At the resumption of the joint Senate public hearing last Aug. 27, Shiela testified how they fled the Philippines via a “small boat,” then allegedly transferred to and boarded a bigger ship in the middle of the sea. At the same Senate hearing, she also revealed Alice is “not her biological sister.”

Incidentally, Shiela carried a Chinese passport valid up to 2030 along with her Philippine passport when she got arrested with Ong. On top of other criminal charges, Shiela faces a deportation case for undesirability and misrepresentation as a Filipino national after she was found owning a valid Chinese passport under the name Zhang Mier. Dual citizenship is not allowed in China. 

Shiela now faces becoming stateless because she automatically lost her Chinese citizenship if she acquired Filipino citizenship that enabled her to get a Philippine passport. From Google search, Articles 4 and 5 of the Nationality Law of the People’s Republic of China provided that persons of Chinese descent, regardless of whether they were born in China (including Hong Kong), are usually considered to be Chinese citizens. Chinese citizenship is acquired primarily through ancestry, not place of birth.

On Sept. 1, or three days before she got arrested in Jakarta, Alice Guo’s chief lead counsel revealed his client purportedly “wanted” to surrender but was fearing for her life. This is now the play of Guo when she appeared smiling and happy to be turned over to Philippine custody. 
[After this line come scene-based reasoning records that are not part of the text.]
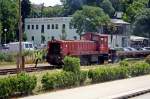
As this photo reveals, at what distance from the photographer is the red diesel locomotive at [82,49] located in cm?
3844

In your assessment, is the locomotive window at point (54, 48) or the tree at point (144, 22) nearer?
the locomotive window at point (54, 48)

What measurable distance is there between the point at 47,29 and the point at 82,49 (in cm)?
6227

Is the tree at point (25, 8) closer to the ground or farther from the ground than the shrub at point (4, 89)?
farther from the ground

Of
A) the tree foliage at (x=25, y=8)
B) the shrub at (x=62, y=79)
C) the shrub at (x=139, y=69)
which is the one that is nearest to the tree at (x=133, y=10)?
the tree foliage at (x=25, y=8)

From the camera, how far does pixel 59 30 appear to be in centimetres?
10012

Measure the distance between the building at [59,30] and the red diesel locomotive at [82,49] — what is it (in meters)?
43.2

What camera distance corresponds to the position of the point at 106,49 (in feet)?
148

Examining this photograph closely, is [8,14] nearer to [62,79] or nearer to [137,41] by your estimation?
[137,41]

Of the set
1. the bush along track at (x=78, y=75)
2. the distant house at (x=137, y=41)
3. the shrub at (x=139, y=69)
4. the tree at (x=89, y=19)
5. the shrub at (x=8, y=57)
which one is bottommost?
the distant house at (x=137, y=41)

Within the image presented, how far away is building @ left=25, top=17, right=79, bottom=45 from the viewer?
97.1 metres

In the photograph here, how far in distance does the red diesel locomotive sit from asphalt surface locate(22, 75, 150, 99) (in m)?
14.7

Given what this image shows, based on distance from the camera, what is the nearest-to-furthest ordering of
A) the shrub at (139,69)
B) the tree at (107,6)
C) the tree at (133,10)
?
the shrub at (139,69) → the tree at (133,10) → the tree at (107,6)

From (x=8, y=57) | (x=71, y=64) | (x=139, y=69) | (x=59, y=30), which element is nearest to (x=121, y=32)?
(x=59, y=30)

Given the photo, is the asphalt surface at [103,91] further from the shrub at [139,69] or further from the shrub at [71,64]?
the shrub at [139,69]
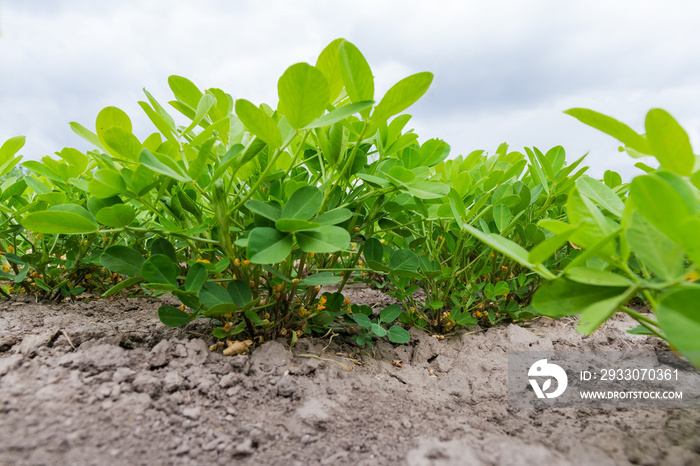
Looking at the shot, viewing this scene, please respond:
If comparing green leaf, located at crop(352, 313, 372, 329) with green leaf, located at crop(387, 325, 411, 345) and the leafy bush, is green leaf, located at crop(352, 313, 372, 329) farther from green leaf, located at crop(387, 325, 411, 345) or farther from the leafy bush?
the leafy bush

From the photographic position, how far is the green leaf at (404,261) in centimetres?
110

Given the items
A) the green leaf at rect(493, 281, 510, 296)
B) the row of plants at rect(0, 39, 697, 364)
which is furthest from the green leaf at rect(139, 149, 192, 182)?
the green leaf at rect(493, 281, 510, 296)

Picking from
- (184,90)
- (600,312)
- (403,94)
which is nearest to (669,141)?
(600,312)

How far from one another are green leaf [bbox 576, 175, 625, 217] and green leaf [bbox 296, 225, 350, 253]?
47 centimetres

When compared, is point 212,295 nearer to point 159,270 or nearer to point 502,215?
point 159,270

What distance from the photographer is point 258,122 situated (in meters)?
0.76

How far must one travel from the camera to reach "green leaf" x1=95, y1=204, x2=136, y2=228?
0.84 metres

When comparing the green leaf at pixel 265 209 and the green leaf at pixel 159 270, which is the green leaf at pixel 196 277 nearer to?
the green leaf at pixel 159 270

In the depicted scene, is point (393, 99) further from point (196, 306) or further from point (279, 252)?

Unfortunately, Interior and Local Government Secretary Benhur Abalos and Philippine National Police (PNP) chief Rommel Francisco Marbil got played to get photographed with the giggly Alice Guo, who made cutesy “peace” handsigns. Pointing to death threats allegedly from the “Chinese mafia,” Guo’s lawyers succeeded in convincing the local court of Capas, Tarlac to grant custody to the PNP for her safety and protection.

With the convoy of PNP personnel as her “security blanket,” Alice Guo will reappear before the Senate hearing on POGO today. 

Alice Guo’s non-escape, albeit short-lived, should prod the government to restrict V.I.Ps’, as in very important prisoner/politicians, access to backdoor exits in the Philippines.

With a convoy of PNP personnel as her “security blanket,” mayor Guo will reappear before the Senate hearing on POGO today.